В Кенигсберге по берегам Прегеля было много матросских кабачков. В одном из них молодая художница работала днем, пока еще не пришли матросы со своими вечерними спутницами.

За стеной раздавались металлический лязг ножей и вилок, шум портовой харчевни. Она называлась «Челнок» и была удобна тем, что имела два выхода. Можно в любое время закрыть свою папку с рисунками и уйти домой, если за стеной становилось слишком пьяно и шумно.

Шмидт писала мюнхенскому товарищу Полю Хею о том, как делает подготовительные этюды для композиции к «Жерминалю»:

«Я разыскала совершенно великолепный кабачок, в котором может разыгрываться сцена. Это доподлинный притон убийцы, где встречаются матросы, беспутный кабачок с танцами. По вечерам здесь очень шумно. Я подружилась с хозяином и днем, когда зал пуст, рисую там, трясясь и робея… Иногда, когда я брожу по маленьким улочкам, думается мне, что это было бы нечто интересное для тебя. Кривые переулки, дома порой еще XVI столетия. Красивее всего грузчики и матросские кабачки. Они приводят меня постоянно в полный восторг. Может показаться, что я частенько сижу там и пью с парнями шнапс. Так далеко я еще не зашла».

Время в Кенигсберге проходит исключительно плодотворно. Книги вторгаются в жизнь, когда надо отдохнуть от работы. Прочитана «Крейцерова соната» Л. Толстого. Впечатление удивительное, трудное, сложное. Мысль только и занята проблемами семейной жизни, которые с такой обнаженной откровенностью и смелостью поставил перед миром великий русский писатель.

### Цель задания
Перепишите отрывок текста о Кенигсберге от слов «Время в Кенигсберге» до слов «великий русский писатель.», заменив «Кенигсберге» на «Мюнхене».

Данные пространственной привязки
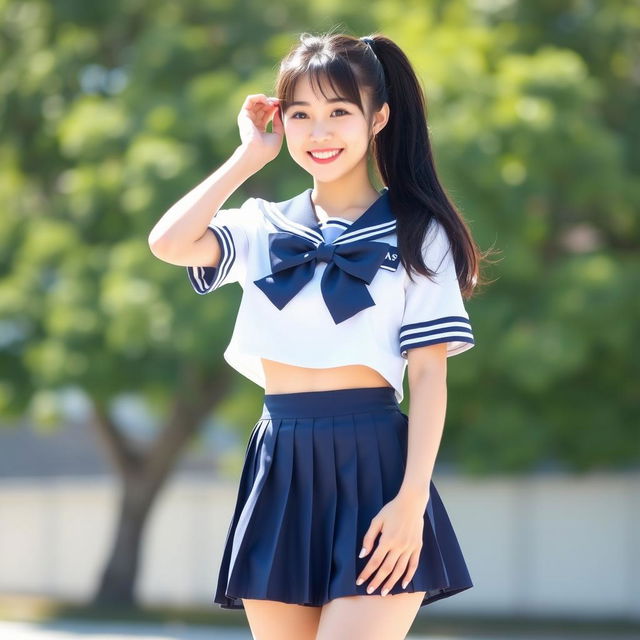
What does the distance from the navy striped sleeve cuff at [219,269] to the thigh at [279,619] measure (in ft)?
2.00

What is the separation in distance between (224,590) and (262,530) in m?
0.16

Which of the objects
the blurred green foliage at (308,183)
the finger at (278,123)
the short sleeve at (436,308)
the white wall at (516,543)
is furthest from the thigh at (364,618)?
the white wall at (516,543)

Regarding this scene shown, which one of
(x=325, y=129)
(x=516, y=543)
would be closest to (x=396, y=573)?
(x=325, y=129)

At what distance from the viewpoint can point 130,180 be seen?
322 inches

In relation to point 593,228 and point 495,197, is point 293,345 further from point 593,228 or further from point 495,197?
point 593,228

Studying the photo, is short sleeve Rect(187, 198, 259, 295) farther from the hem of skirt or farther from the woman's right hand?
the hem of skirt

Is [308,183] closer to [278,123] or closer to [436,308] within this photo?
[278,123]

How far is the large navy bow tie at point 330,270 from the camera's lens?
2.30m

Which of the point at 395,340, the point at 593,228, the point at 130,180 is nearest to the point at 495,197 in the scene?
the point at 593,228

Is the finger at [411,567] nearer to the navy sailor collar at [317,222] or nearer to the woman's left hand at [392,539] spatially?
the woman's left hand at [392,539]

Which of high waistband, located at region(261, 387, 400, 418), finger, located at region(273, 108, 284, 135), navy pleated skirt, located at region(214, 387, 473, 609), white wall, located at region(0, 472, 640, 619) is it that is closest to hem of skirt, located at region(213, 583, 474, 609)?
navy pleated skirt, located at region(214, 387, 473, 609)

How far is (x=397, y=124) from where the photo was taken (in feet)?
8.23

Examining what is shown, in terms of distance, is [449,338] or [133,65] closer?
[449,338]

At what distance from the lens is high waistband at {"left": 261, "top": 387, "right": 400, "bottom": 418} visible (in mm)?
2344
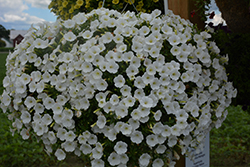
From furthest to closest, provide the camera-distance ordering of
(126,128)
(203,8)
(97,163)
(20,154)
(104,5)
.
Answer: (20,154) → (104,5) → (203,8) → (97,163) → (126,128)

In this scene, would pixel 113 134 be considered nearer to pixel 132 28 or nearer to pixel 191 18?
pixel 132 28

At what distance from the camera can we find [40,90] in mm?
1636

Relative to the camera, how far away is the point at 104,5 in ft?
9.29

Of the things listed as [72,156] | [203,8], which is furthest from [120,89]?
[72,156]

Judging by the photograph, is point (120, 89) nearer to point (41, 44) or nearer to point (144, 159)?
point (144, 159)

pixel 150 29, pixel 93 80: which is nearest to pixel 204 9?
pixel 150 29

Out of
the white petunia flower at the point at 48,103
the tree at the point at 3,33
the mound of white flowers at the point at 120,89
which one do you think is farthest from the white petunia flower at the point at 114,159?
the tree at the point at 3,33

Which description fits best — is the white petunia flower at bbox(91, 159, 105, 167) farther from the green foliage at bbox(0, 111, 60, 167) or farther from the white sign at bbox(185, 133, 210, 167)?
the green foliage at bbox(0, 111, 60, 167)

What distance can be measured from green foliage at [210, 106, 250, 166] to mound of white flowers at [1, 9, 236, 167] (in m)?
2.01

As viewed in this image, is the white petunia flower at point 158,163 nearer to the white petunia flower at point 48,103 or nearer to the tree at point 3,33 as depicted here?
the white petunia flower at point 48,103

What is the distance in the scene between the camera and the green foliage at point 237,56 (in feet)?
6.98

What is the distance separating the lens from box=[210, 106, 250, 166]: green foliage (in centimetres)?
363

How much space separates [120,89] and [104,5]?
1681 mm

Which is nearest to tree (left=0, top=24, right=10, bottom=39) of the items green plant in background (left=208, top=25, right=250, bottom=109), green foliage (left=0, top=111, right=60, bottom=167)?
green foliage (left=0, top=111, right=60, bottom=167)
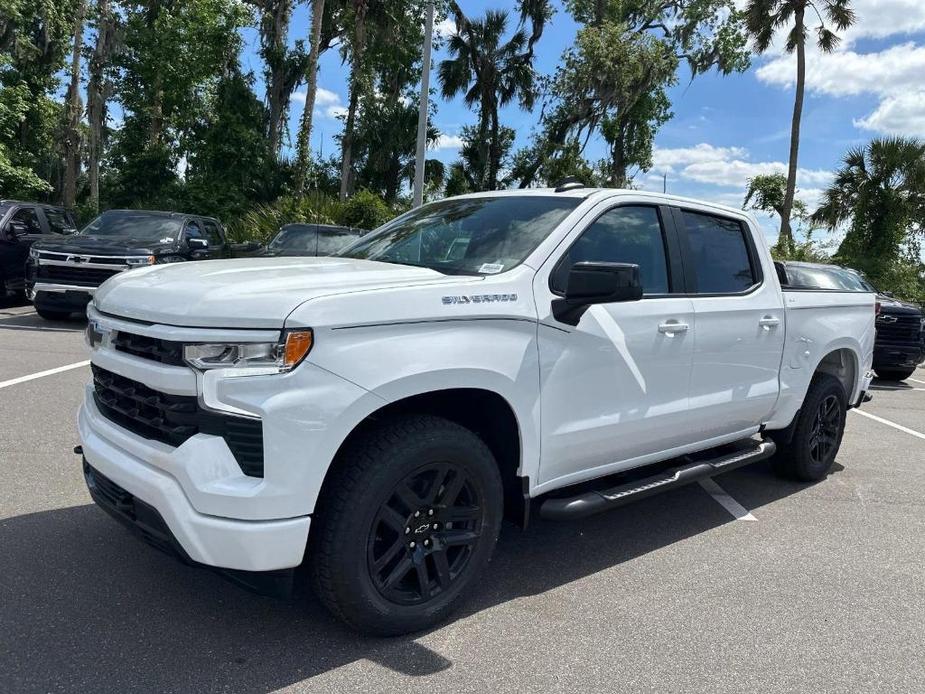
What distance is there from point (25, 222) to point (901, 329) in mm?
14973

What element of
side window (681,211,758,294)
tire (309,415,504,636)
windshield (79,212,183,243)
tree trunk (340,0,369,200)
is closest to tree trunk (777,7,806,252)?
tree trunk (340,0,369,200)

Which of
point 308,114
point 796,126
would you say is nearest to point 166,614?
point 308,114

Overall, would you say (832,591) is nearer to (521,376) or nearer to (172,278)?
(521,376)

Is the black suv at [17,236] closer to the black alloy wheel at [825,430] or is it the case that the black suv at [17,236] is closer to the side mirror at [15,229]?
the side mirror at [15,229]

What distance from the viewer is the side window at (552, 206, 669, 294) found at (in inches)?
141

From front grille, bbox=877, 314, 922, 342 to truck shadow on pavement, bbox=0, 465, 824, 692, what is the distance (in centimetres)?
995

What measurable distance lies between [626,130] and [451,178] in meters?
7.79

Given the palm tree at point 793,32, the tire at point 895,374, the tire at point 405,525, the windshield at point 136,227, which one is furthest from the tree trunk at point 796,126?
the tire at point 405,525

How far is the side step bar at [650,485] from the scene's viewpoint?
337cm

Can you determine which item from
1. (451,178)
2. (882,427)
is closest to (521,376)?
A: (882,427)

### Ответ к заданию
Время в Мюнхене проходит исключительно плодотворно. Книги вторгаются в жизнь, когда надо отдохнуть от работы. Прочитана «Крейцерова соната» Л. Толстого. Впечатление удивительное, трудное, сложное. Мысль только и занята проблемами семейной жизни, которые с такой обнаженной откровенностью и смелостью поставил перед миром великий русский писатель.